:: LISTED ENTRIES ::
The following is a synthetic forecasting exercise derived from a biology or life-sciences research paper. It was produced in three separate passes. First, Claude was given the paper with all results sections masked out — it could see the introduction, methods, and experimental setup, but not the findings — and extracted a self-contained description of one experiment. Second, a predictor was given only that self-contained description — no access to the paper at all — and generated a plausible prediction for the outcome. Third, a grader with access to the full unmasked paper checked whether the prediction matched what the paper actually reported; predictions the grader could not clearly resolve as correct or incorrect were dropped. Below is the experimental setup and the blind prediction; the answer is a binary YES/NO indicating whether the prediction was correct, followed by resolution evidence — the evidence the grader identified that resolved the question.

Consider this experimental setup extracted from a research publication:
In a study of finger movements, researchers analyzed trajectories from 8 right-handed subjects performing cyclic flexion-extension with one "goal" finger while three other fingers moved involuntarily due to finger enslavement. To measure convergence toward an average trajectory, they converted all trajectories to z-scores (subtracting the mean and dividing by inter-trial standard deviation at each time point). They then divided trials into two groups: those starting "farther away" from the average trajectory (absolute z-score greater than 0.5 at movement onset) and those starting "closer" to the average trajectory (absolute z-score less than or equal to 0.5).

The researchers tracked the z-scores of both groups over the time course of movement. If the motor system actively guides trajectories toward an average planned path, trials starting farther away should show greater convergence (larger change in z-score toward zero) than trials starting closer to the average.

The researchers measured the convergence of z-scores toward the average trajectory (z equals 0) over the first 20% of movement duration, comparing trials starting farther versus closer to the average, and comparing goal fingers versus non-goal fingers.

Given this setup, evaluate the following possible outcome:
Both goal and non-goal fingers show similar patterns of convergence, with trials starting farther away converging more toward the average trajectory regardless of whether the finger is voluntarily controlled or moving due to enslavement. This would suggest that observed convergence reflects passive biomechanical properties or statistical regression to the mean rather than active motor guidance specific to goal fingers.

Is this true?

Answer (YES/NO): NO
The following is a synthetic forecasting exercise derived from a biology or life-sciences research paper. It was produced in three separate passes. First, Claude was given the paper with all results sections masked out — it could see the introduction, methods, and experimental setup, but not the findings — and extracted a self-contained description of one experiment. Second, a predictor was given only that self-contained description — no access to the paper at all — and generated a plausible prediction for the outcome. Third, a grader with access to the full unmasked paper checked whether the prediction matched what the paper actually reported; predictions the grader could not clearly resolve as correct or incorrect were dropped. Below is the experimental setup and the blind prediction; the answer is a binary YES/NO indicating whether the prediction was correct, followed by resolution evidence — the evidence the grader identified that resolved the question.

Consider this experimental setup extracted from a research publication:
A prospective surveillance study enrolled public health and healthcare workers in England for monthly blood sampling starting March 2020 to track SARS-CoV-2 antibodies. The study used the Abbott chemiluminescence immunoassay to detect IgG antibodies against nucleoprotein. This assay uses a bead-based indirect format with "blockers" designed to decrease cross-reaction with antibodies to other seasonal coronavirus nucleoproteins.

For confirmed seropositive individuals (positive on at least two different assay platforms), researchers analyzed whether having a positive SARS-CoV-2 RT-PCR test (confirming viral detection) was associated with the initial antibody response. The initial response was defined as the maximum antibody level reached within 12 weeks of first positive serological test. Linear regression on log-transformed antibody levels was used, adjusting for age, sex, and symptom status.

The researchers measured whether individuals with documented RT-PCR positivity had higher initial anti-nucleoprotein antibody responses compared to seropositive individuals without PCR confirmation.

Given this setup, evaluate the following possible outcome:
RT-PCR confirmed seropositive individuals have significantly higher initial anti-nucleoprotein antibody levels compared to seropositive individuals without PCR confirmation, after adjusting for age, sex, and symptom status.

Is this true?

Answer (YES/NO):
...
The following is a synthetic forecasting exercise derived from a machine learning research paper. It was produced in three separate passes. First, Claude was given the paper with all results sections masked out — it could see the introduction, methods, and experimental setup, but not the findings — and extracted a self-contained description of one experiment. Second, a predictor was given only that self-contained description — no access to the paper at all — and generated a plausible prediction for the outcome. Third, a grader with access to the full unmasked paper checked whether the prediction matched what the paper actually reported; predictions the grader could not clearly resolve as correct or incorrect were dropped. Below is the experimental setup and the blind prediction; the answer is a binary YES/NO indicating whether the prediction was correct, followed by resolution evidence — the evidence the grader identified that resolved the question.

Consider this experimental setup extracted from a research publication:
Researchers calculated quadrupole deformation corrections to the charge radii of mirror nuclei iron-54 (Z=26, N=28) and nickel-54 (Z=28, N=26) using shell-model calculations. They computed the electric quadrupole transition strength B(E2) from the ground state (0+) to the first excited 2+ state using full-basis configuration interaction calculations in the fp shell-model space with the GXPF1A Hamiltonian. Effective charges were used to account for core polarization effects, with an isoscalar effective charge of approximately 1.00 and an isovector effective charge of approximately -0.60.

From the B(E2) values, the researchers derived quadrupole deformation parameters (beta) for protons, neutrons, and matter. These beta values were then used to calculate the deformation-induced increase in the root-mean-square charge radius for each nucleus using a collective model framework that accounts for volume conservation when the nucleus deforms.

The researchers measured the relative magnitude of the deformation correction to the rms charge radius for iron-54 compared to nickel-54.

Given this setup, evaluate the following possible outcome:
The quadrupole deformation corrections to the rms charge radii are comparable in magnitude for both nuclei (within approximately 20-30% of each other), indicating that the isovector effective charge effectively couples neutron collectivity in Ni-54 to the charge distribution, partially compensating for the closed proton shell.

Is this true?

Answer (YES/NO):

:: WHAT TO WORK ON ::
Throughout the data above, report every line that contains the string "magnitude".

:: SOLUTION TO THE PROBLEM ::
The researchers measured the relative magnitude of the deformation correction to the rms charge radius for iron-54 compared to nickel-54.
The quadrupole deformation corrections to the rms charge radii are comparable in magnitude for both nuclei (within approximately 20-30% of each other), indicating that the isovector effective charge effectively couples neutron collectivity in Ni-54 to the charge distribution, partially compensating for the closed proton shell.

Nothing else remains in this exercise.